'''

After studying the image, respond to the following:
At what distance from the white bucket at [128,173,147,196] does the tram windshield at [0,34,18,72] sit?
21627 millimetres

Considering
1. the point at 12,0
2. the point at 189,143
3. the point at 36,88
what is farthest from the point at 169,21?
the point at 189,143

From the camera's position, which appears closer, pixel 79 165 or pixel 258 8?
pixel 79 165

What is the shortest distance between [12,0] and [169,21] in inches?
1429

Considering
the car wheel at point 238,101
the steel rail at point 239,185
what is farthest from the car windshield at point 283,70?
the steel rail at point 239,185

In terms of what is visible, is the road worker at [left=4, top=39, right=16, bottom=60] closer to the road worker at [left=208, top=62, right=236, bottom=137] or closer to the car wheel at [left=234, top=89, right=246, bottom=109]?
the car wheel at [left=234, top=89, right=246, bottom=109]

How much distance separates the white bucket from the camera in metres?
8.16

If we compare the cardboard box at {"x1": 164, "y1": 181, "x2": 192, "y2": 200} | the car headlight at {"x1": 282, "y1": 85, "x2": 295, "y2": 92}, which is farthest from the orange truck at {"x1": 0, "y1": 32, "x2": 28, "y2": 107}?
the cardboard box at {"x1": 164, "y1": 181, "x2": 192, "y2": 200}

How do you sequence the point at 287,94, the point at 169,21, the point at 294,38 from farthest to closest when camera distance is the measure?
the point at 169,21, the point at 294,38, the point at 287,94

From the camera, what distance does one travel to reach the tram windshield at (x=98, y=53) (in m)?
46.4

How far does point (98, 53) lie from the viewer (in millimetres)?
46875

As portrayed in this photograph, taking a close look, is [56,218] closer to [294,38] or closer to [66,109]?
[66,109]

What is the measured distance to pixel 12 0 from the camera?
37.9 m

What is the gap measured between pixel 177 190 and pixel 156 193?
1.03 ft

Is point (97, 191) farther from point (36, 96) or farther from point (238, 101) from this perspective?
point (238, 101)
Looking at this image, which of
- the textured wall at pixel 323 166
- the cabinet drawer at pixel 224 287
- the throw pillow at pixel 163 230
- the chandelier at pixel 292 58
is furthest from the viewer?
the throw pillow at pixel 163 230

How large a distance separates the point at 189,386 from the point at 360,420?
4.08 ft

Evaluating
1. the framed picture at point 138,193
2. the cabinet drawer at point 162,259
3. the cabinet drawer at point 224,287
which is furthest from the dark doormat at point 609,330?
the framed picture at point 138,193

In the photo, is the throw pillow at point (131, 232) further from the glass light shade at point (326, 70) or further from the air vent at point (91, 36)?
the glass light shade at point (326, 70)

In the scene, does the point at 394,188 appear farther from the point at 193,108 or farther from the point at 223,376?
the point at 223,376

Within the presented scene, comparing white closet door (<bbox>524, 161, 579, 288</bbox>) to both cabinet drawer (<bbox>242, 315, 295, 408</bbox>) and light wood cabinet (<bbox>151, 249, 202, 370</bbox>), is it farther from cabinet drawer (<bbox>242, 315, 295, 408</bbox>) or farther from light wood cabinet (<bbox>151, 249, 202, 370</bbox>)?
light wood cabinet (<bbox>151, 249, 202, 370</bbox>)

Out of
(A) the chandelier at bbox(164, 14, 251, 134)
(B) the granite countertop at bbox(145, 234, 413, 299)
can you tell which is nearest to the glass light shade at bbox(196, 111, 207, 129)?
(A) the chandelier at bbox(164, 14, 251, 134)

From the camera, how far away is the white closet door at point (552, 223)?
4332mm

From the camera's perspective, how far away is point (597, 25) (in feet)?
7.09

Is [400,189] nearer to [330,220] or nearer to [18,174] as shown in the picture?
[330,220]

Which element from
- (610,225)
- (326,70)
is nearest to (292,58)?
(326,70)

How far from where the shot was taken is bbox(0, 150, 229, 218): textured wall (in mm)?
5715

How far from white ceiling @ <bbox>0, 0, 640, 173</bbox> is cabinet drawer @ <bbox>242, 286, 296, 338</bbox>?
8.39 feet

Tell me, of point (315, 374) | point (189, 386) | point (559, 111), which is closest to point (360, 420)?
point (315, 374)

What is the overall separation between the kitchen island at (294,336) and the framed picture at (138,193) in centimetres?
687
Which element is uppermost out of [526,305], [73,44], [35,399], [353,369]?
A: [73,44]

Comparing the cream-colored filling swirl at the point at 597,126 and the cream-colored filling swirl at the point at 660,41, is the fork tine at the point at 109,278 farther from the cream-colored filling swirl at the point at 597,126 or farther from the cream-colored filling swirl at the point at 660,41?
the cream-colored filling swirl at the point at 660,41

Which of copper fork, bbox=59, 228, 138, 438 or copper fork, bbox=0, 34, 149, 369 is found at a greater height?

'''

◆ **Problem details**
Exactly as written above, please repeat the entries.

◆ **Solution below**
After studying the image, respond to the following:
At what distance from the white bucket at [128,173,147,196] does the tram windshield at [0,34,18,72] sit?
21627 millimetres

Considering
1. the point at 12,0
2. the point at 189,143
3. the point at 36,88
what is farthest from the point at 169,21?
the point at 189,143

From the camera's position, which appears closer, pixel 79 165 or pixel 258 8?
pixel 79 165

What is the shortest distance between [12,0] and [169,21] in inches?
1429

Considering
the car wheel at point 238,101
the steel rail at point 239,185
what is farthest from the car windshield at point 283,70?
the steel rail at point 239,185

In terms of what is visible, is the road worker at [left=4, top=39, right=16, bottom=60] closer to the road worker at [left=208, top=62, right=236, bottom=137] or closer to the car wheel at [left=234, top=89, right=246, bottom=109]?
the car wheel at [left=234, top=89, right=246, bottom=109]

How much distance separates the white bucket from the camera in metres?
8.16

If we compare the cardboard box at {"x1": 164, "y1": 181, "x2": 192, "y2": 200} | the car headlight at {"x1": 282, "y1": 85, "x2": 295, "y2": 92}, which is farthest from the orange truck at {"x1": 0, "y1": 32, "x2": 28, "y2": 107}?
the cardboard box at {"x1": 164, "y1": 181, "x2": 192, "y2": 200}

How do you sequence the point at 287,94, the point at 169,21, the point at 294,38 from farthest to closest when camera distance is the measure?
the point at 169,21, the point at 294,38, the point at 287,94

From the camera, what distance does one travel to reach the tram windshield at (x=98, y=53) (in m)?
46.4

How far does point (98, 53) lie from the viewer (in millimetres)?
46875

As portrayed in this photograph, taking a close look, is [56,218] closer to [294,38] or closer to [66,109]?
[66,109]

What is the measured distance to pixel 12 0 from the camera?
37.9 m

What is the gap measured between pixel 177 190 and pixel 156 193?
1.03 ft

Is point (97, 191) farther from point (36, 96) or farther from point (238, 101) from this perspective?
point (238, 101)
Looking at this image, which of
- the textured wall at pixel 323 166
- the cabinet drawer at pixel 224 287
- the throw pillow at pixel 163 230
- the chandelier at pixel 292 58
is furthest from the viewer?
the throw pillow at pixel 163 230

How large a distance separates the point at 189,386 from the point at 360,420?
4.08 ft

Evaluating
1. the framed picture at point 138,193
2. the cabinet drawer at point 162,259
3. the cabinet drawer at point 224,287
which is furthest from the dark doormat at point 609,330?
the framed picture at point 138,193

In the photo, is the throw pillow at point (131, 232) further from the glass light shade at point (326, 70) or further from the air vent at point (91, 36)?
the glass light shade at point (326, 70)

In the scene, does the point at 394,188 appear farther from the point at 193,108 or farther from the point at 223,376?
the point at 223,376

Within the presented scene, comparing white closet door (<bbox>524, 161, 579, 288</bbox>) to both cabinet drawer (<bbox>242, 315, 295, 408</bbox>) and light wood cabinet (<bbox>151, 249, 202, 370</bbox>), is it farther from cabinet drawer (<bbox>242, 315, 295, 408</bbox>) or farther from light wood cabinet (<bbox>151, 249, 202, 370</bbox>)?
light wood cabinet (<bbox>151, 249, 202, 370</bbox>)

Out of
(A) the chandelier at bbox(164, 14, 251, 134)
(B) the granite countertop at bbox(145, 234, 413, 299)
can you tell which is nearest to the glass light shade at bbox(196, 111, 207, 129)?
(A) the chandelier at bbox(164, 14, 251, 134)

From the camera, how far away is the white closet door at point (552, 223)?
4332mm

From the camera's perspective, how far away is point (597, 25) (in feet)?
7.09

Is [400,189] nearer to [330,220] or nearer to [18,174] as shown in the picture?
[330,220]

Which element from
- (610,225)
- (326,70)
is nearest to (292,58)?
(326,70)

How far from where the shot was taken is bbox(0, 150, 229, 218): textured wall (in mm)?
5715

How far from white ceiling @ <bbox>0, 0, 640, 173</bbox> is cabinet drawer @ <bbox>242, 286, 296, 338</bbox>?
8.39 feet

Tell me, of point (315, 374) | point (189, 386) | point (559, 111), which is closest to point (360, 420)?
point (315, 374)

What is the overall separation between the kitchen island at (294,336) and the framed picture at (138,193) in centimetres?
687
Which element is uppermost out of [526,305], [73,44], [35,399], [353,369]?
A: [73,44]

Comparing the cream-colored filling swirl at the point at 597,126 and the cream-colored filling swirl at the point at 660,41, is the fork tine at the point at 109,278 farther from the cream-colored filling swirl at the point at 597,126 or farther from the cream-colored filling swirl at the point at 660,41?
the cream-colored filling swirl at the point at 660,41

Which of copper fork, bbox=59, 228, 138, 438 or copper fork, bbox=0, 34, 149, 369 is found at a greater height?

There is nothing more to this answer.